### Directions for this task
Select and copy out every line in the records containing "burst".
┌──
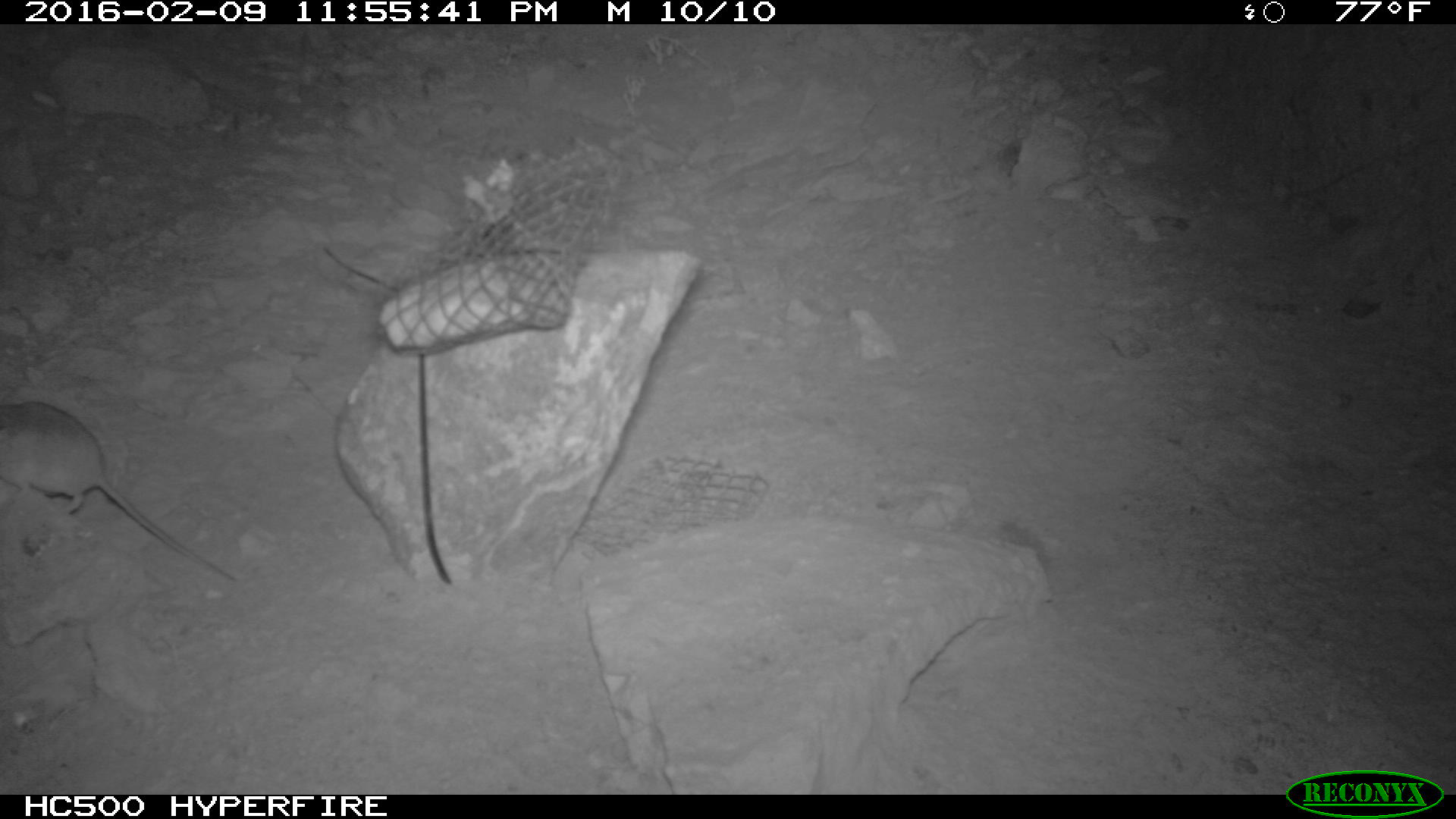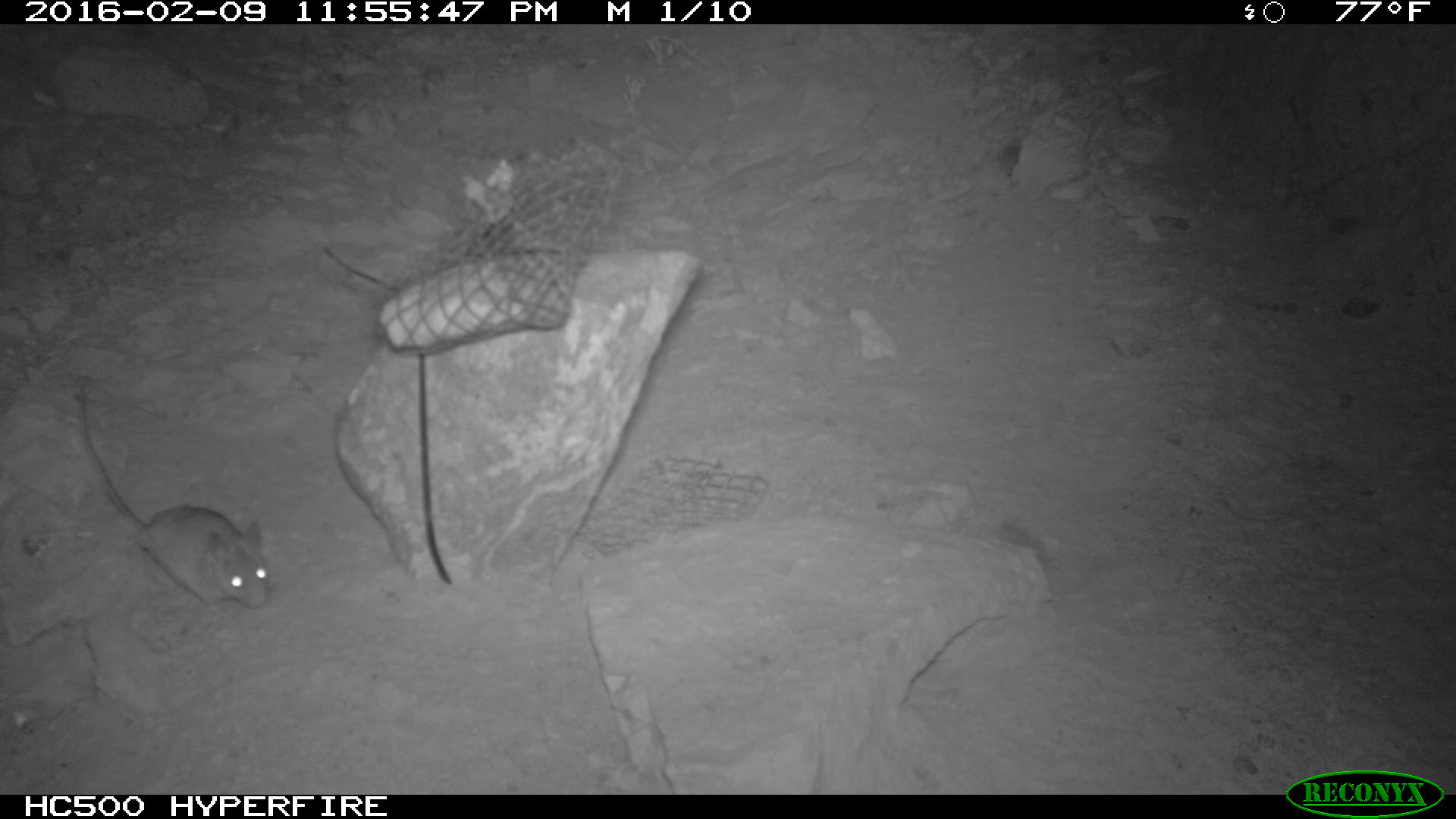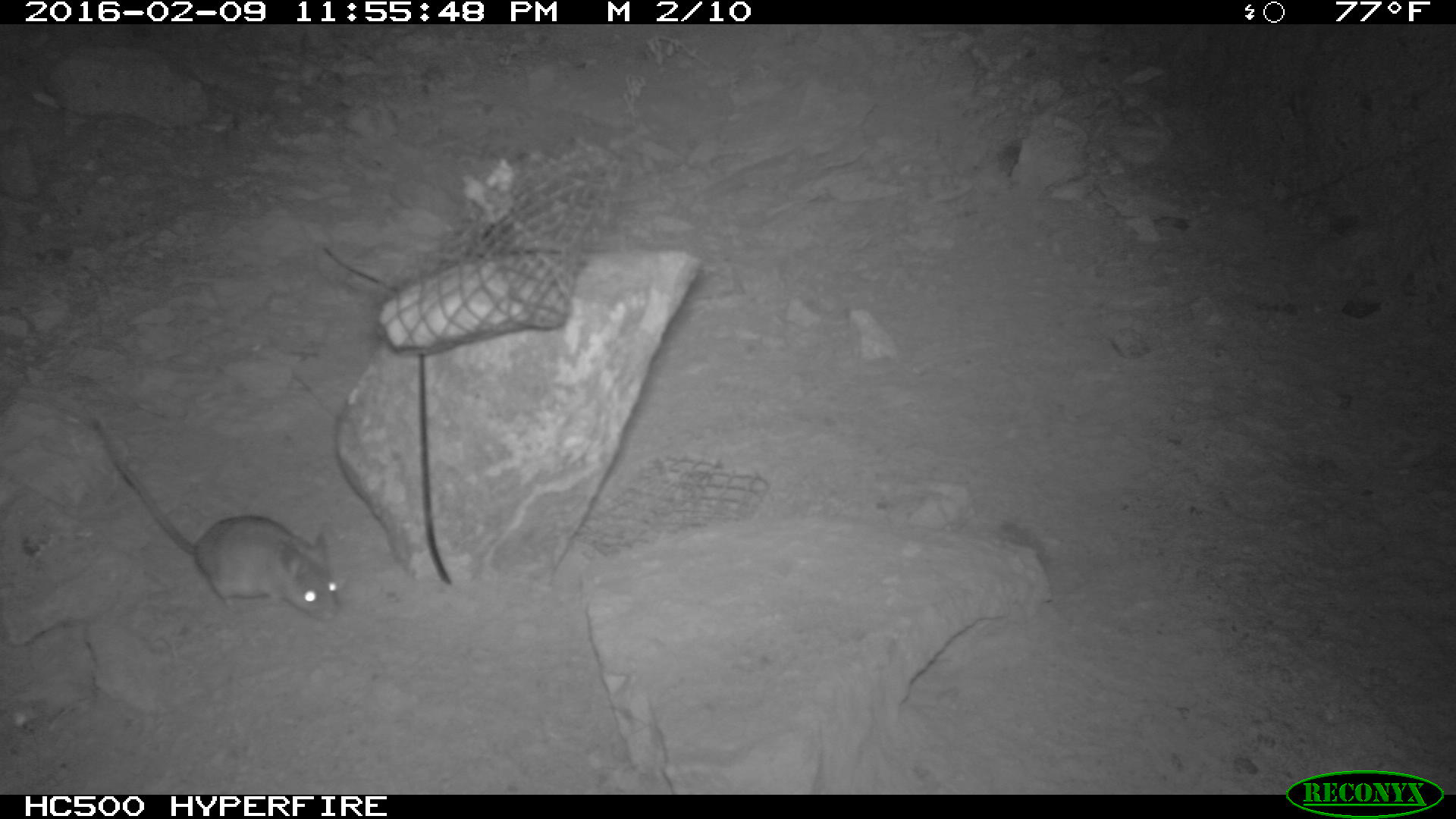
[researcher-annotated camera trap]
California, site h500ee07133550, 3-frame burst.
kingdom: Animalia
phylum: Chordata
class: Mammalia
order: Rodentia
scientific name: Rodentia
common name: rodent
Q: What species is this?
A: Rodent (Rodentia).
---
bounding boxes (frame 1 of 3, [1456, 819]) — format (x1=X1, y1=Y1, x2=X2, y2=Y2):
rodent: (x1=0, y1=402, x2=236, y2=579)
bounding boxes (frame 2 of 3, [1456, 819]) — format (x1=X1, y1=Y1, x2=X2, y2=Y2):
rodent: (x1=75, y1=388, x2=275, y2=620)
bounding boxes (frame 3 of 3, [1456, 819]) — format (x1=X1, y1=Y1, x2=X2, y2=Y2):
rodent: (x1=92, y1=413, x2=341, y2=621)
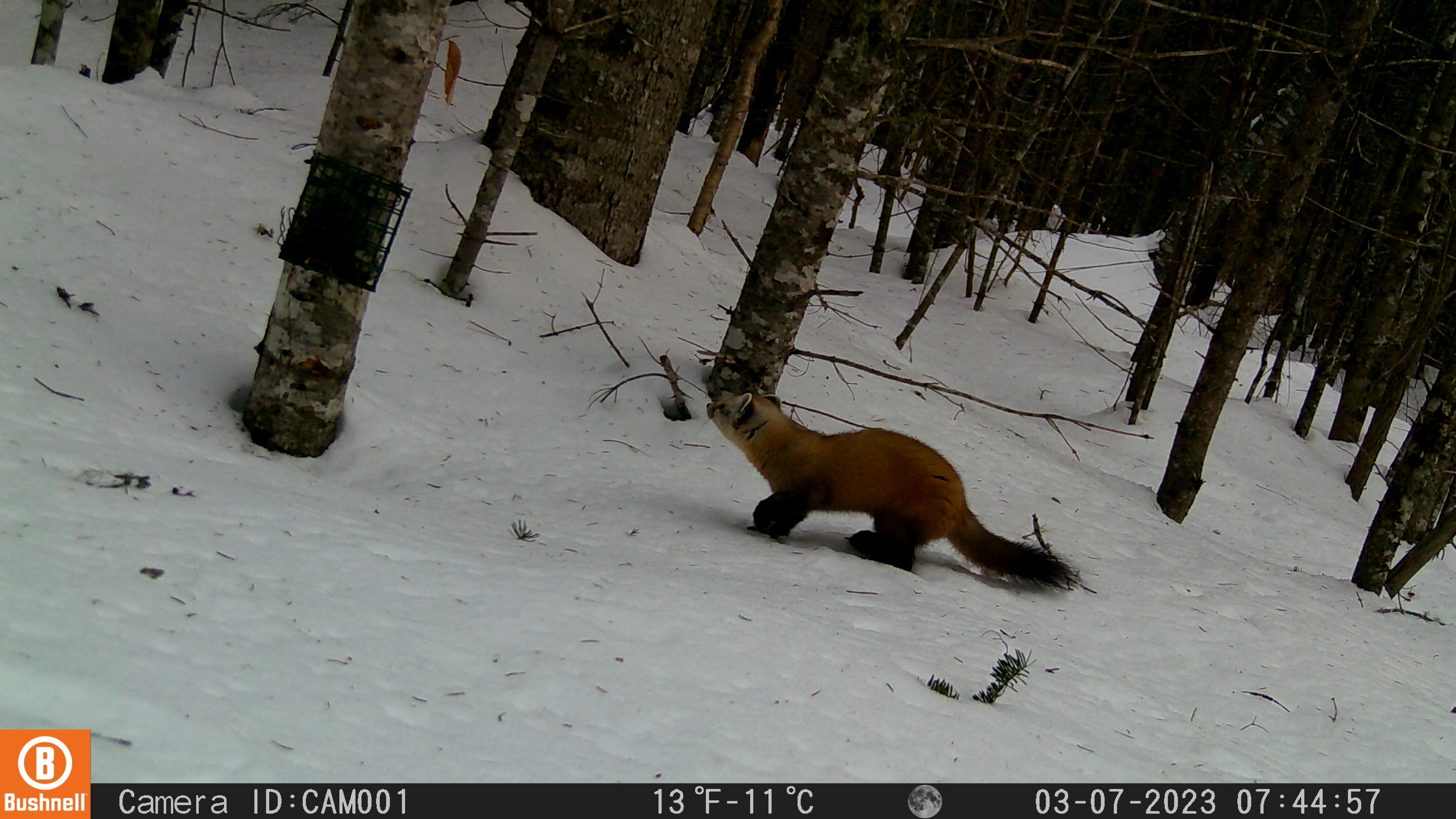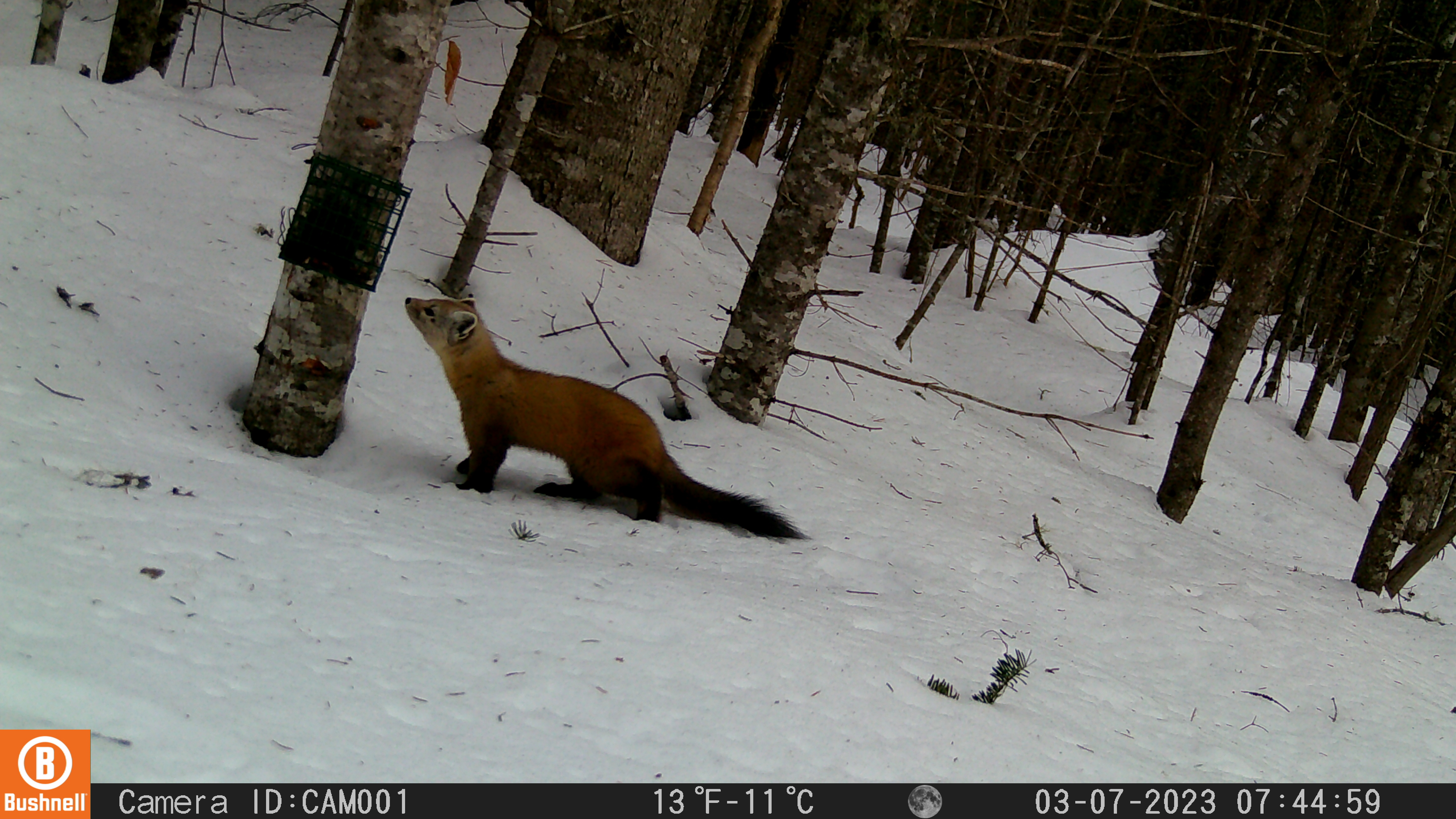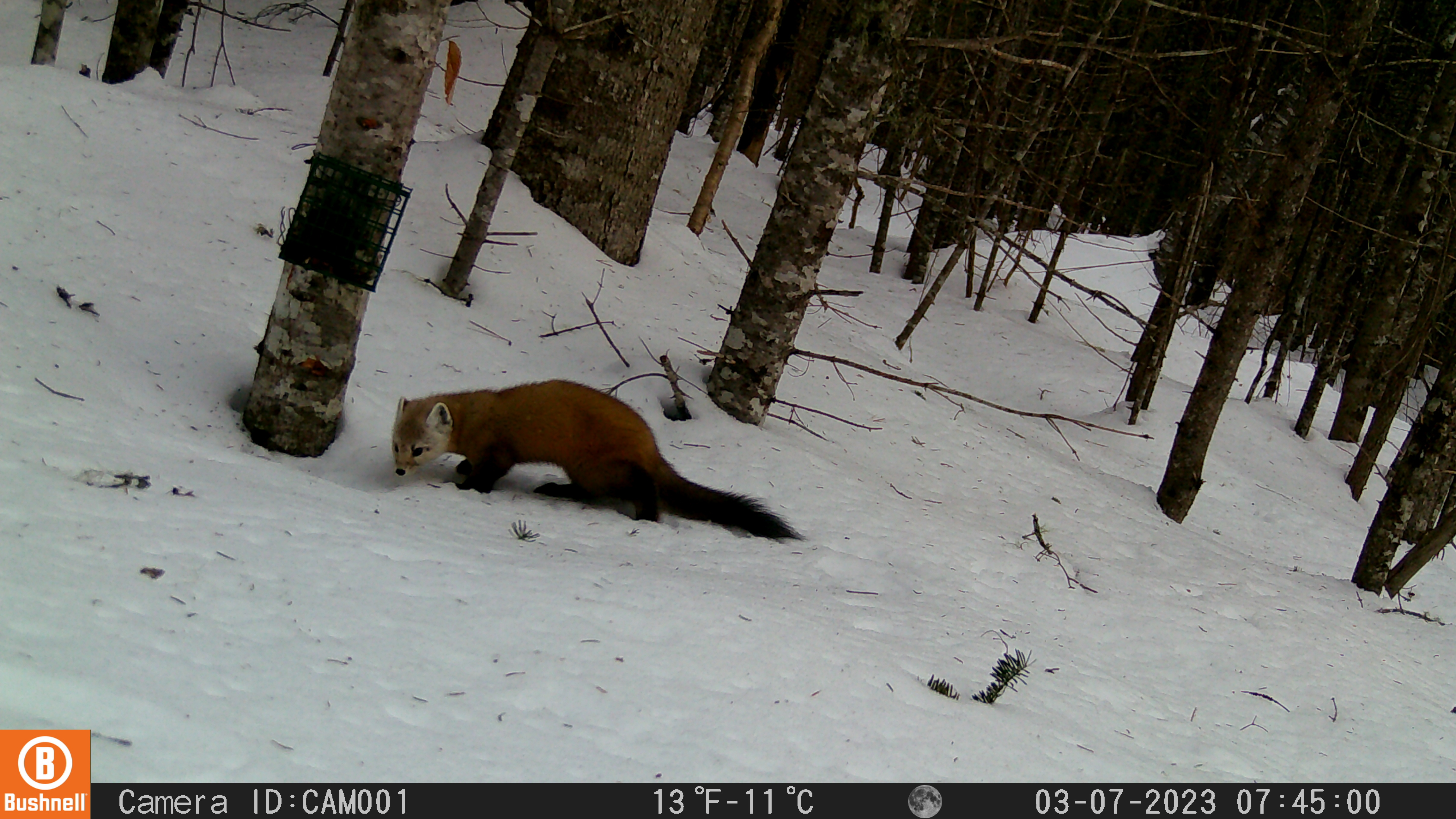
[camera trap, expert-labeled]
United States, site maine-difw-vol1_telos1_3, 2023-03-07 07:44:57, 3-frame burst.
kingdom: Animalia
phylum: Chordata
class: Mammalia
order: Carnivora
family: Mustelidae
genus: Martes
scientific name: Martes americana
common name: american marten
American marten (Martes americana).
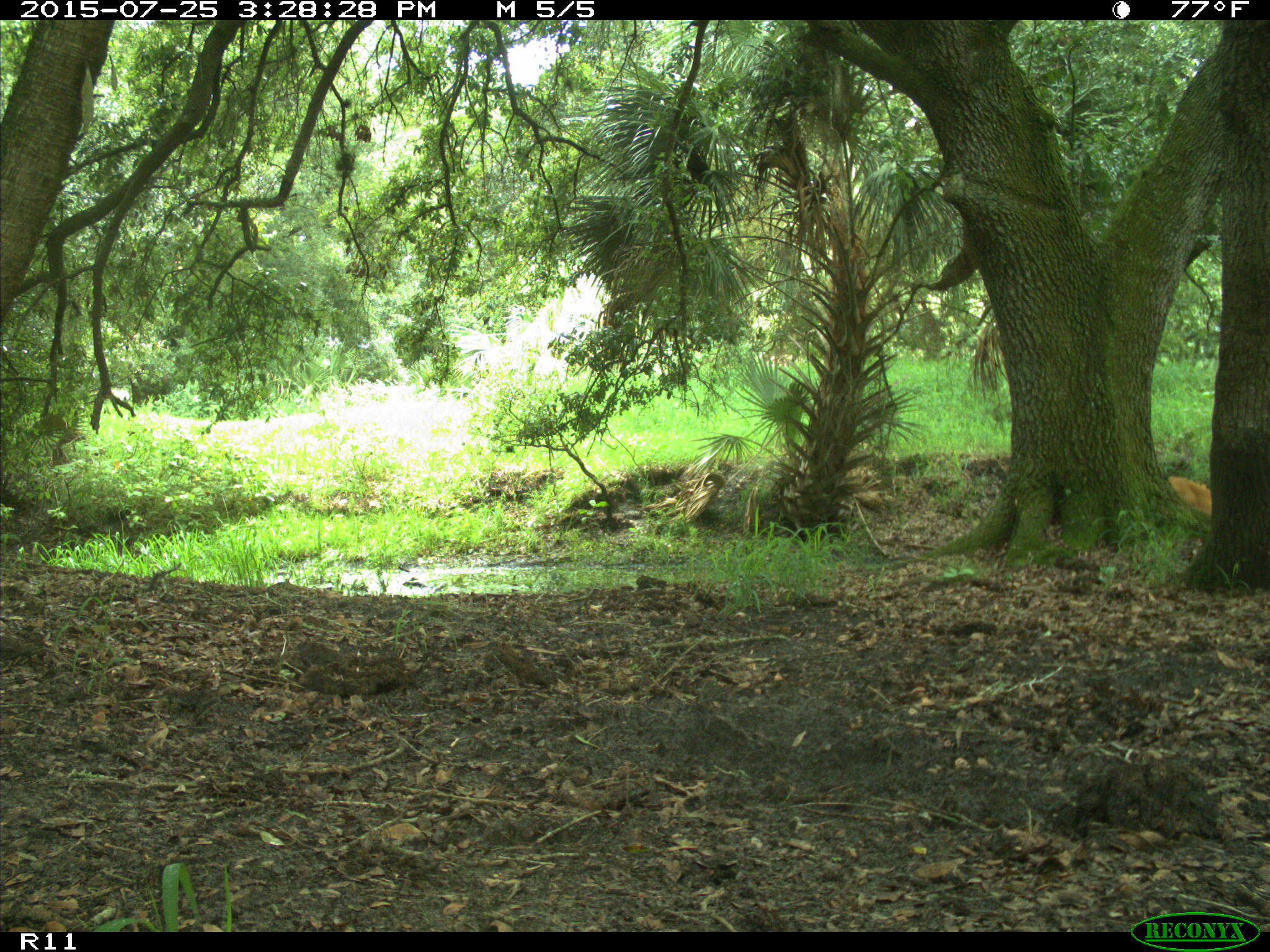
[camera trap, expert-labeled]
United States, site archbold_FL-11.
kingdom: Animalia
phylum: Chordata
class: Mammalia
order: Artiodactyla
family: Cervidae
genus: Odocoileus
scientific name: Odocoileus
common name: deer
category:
└──
### Solution to this task
California, site h500ee07133550, 3-frame burst.
United States, site maine-difw-vol1_telos1_3, 2023-03-07 07:44:57, 3-frame burst.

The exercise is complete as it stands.